SOURCE DATA ->
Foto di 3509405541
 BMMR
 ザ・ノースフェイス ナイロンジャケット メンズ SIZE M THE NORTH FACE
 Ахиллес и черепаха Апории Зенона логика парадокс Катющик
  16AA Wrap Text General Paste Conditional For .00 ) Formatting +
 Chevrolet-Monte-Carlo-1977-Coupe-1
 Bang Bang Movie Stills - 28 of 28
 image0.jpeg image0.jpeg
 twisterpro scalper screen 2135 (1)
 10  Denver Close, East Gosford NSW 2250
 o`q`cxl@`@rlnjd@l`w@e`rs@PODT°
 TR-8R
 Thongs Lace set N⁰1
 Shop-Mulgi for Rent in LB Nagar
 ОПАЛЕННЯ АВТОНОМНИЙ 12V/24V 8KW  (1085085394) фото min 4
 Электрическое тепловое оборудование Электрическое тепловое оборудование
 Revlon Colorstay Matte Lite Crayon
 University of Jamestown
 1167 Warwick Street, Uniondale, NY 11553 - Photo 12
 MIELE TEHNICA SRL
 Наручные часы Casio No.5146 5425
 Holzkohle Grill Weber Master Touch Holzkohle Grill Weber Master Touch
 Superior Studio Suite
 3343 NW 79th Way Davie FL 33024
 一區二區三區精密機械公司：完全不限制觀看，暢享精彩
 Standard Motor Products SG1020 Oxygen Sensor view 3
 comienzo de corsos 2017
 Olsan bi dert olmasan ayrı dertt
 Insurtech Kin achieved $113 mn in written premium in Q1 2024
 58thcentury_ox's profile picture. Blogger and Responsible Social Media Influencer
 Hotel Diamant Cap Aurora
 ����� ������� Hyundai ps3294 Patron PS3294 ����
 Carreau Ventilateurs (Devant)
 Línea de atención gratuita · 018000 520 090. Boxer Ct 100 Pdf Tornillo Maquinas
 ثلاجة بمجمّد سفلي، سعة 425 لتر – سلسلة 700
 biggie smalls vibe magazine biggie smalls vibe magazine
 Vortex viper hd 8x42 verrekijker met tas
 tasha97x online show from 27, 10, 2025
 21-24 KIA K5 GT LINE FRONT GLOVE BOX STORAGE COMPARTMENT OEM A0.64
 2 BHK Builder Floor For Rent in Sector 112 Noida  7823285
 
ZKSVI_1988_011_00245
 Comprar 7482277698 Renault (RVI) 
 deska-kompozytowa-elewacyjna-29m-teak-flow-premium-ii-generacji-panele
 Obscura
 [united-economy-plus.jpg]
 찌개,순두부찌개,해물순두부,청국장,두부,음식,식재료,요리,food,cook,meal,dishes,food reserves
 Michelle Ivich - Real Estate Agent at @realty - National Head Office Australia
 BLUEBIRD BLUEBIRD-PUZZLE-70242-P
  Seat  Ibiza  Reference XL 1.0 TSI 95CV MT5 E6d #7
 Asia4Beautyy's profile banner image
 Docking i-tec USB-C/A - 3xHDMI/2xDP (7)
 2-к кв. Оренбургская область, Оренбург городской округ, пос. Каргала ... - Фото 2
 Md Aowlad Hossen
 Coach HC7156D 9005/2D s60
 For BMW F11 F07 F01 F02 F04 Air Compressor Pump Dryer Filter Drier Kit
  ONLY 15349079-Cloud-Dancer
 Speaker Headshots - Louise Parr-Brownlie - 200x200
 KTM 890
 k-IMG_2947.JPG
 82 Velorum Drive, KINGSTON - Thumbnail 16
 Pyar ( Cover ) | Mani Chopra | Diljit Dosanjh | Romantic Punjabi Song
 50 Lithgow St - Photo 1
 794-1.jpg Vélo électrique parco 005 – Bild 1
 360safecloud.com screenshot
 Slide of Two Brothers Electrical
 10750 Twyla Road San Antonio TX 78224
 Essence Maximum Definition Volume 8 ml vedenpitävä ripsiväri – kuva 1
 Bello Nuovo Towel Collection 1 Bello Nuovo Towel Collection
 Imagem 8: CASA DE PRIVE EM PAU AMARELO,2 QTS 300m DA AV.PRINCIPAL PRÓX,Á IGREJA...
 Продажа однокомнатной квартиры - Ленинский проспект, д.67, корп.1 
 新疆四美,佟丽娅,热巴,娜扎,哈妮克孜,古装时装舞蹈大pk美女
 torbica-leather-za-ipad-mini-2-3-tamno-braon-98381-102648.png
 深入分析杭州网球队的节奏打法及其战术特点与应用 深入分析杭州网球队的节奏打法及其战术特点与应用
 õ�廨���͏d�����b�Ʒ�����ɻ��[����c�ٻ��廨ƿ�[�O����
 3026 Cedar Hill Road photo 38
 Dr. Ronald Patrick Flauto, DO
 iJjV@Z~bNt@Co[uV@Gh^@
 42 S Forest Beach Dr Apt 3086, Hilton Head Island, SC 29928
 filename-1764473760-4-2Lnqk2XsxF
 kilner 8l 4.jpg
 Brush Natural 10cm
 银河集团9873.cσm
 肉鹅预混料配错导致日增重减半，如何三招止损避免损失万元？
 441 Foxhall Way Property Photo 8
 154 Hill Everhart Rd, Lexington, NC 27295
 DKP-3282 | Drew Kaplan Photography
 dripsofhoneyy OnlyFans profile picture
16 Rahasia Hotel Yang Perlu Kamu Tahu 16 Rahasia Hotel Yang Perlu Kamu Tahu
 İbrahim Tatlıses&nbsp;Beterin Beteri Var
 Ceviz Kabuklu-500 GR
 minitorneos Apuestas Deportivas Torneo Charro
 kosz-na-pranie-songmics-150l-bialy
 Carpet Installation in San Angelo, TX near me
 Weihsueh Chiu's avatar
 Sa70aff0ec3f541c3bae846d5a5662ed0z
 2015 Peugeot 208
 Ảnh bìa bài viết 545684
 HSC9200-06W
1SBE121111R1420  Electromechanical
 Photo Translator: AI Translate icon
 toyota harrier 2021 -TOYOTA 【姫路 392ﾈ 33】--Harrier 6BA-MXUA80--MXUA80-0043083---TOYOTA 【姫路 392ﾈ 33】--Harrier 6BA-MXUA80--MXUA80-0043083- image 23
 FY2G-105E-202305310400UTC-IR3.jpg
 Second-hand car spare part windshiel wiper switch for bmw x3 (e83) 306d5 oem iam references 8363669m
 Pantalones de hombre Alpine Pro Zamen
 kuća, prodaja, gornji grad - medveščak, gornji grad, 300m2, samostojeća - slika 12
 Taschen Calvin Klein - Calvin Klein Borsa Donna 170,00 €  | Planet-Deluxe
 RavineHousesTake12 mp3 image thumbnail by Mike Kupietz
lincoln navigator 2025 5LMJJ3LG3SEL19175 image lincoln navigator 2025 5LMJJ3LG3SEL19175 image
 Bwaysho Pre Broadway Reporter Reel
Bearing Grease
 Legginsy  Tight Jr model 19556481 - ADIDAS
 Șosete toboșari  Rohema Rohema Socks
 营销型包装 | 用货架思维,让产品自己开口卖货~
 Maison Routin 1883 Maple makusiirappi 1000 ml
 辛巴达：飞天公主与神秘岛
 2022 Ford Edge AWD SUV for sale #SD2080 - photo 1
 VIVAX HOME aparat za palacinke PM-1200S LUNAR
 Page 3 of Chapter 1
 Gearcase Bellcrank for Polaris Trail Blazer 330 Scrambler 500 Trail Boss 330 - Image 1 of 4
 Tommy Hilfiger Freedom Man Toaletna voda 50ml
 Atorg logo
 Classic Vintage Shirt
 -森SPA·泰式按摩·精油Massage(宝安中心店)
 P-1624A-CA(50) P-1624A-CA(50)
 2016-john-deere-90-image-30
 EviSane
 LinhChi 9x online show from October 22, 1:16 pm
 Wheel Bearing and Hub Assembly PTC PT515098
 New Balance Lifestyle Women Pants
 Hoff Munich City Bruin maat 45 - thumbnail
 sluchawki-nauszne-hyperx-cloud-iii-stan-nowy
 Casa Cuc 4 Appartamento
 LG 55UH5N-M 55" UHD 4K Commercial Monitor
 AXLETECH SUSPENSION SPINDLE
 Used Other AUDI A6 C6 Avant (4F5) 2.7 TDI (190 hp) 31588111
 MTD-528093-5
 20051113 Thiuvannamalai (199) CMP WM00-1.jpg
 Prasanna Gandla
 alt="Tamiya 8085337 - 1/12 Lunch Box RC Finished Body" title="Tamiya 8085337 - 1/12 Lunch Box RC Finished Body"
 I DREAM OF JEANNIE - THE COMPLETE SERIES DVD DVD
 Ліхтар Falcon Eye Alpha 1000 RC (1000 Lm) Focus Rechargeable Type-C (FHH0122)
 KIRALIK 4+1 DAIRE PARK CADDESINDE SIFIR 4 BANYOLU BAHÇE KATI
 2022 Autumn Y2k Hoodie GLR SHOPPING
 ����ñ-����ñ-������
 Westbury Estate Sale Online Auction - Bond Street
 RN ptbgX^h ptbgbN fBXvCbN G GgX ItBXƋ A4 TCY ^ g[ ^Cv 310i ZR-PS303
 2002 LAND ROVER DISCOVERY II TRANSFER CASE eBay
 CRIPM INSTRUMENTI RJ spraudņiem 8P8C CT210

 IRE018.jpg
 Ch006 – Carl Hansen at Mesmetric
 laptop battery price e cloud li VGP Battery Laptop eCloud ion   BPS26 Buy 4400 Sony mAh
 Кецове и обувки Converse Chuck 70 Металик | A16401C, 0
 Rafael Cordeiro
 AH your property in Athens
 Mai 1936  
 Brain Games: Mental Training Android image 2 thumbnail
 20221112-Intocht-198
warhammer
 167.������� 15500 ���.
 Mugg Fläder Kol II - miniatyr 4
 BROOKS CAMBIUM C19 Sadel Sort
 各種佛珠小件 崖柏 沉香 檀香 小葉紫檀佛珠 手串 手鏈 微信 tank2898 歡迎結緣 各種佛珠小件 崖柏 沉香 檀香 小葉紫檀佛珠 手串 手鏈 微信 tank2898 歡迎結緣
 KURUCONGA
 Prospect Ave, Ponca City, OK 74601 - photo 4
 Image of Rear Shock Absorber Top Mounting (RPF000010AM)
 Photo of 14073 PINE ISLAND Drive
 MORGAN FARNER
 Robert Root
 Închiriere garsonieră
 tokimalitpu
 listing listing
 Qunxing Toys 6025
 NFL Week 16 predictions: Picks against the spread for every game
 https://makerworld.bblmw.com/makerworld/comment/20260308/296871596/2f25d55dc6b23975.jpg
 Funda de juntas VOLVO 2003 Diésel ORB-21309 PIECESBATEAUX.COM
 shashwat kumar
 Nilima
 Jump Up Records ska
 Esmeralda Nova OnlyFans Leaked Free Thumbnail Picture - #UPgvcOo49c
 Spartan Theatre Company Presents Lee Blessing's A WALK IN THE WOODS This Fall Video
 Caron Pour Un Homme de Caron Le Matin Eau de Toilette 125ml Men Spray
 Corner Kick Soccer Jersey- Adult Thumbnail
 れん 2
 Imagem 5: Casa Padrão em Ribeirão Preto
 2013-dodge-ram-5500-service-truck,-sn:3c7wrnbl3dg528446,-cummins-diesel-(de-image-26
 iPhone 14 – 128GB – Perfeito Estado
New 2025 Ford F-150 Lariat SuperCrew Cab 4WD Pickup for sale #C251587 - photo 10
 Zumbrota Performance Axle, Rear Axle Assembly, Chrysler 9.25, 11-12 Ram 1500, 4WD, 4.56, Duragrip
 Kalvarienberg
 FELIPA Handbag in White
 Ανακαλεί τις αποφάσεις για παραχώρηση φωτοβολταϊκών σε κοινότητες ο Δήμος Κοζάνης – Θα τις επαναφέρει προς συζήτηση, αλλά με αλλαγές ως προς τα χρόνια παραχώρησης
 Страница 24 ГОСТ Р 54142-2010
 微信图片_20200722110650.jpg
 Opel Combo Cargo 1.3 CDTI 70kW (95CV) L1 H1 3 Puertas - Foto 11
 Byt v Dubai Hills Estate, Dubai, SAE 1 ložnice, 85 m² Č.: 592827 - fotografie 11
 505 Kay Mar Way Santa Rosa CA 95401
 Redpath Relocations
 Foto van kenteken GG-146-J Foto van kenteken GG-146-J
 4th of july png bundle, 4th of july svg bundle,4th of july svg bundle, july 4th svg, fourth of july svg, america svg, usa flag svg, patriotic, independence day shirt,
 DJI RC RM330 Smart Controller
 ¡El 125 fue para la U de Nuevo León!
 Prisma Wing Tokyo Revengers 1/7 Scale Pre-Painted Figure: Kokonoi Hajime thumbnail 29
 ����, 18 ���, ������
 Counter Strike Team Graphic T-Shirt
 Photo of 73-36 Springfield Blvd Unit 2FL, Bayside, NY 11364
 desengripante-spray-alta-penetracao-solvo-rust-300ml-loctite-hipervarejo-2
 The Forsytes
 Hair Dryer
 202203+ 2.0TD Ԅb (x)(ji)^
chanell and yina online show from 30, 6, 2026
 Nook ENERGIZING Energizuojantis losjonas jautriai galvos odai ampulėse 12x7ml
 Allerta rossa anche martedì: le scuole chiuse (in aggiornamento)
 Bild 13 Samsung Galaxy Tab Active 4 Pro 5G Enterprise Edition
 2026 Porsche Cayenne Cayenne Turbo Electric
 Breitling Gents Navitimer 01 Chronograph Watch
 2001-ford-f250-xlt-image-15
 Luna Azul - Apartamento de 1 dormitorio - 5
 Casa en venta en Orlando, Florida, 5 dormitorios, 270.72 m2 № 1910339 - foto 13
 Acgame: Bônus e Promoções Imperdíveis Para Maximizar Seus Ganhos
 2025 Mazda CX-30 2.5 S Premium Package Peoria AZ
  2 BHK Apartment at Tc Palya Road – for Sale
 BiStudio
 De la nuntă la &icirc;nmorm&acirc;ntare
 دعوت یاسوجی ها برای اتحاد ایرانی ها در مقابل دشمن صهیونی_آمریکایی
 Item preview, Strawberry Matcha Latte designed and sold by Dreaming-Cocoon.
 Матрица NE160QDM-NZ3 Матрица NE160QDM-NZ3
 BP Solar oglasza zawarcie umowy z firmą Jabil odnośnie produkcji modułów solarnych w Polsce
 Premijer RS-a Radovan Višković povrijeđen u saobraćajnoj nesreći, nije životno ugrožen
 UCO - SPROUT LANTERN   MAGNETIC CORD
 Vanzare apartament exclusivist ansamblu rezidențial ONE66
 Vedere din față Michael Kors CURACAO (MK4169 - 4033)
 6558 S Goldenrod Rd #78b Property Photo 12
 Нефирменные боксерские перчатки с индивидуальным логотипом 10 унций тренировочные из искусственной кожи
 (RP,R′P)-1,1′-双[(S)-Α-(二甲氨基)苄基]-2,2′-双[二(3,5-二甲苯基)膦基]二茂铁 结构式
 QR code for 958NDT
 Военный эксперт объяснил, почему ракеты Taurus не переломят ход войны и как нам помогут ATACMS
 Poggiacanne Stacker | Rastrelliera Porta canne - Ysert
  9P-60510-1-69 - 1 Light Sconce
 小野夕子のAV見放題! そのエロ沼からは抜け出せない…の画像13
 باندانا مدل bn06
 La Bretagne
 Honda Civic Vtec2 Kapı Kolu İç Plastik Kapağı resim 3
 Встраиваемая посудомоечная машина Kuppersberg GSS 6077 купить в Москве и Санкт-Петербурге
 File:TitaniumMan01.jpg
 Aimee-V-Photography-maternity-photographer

WORK INSTRUCTION -> Find the word "City" in the listing above, then copy each line where it turns up.

EXPECTED OUTPUT ->
 Hoff Munich City Bruin maat 45 - thumbnail
 Prospect Ave, Ponca City, OK 74601 - photo 4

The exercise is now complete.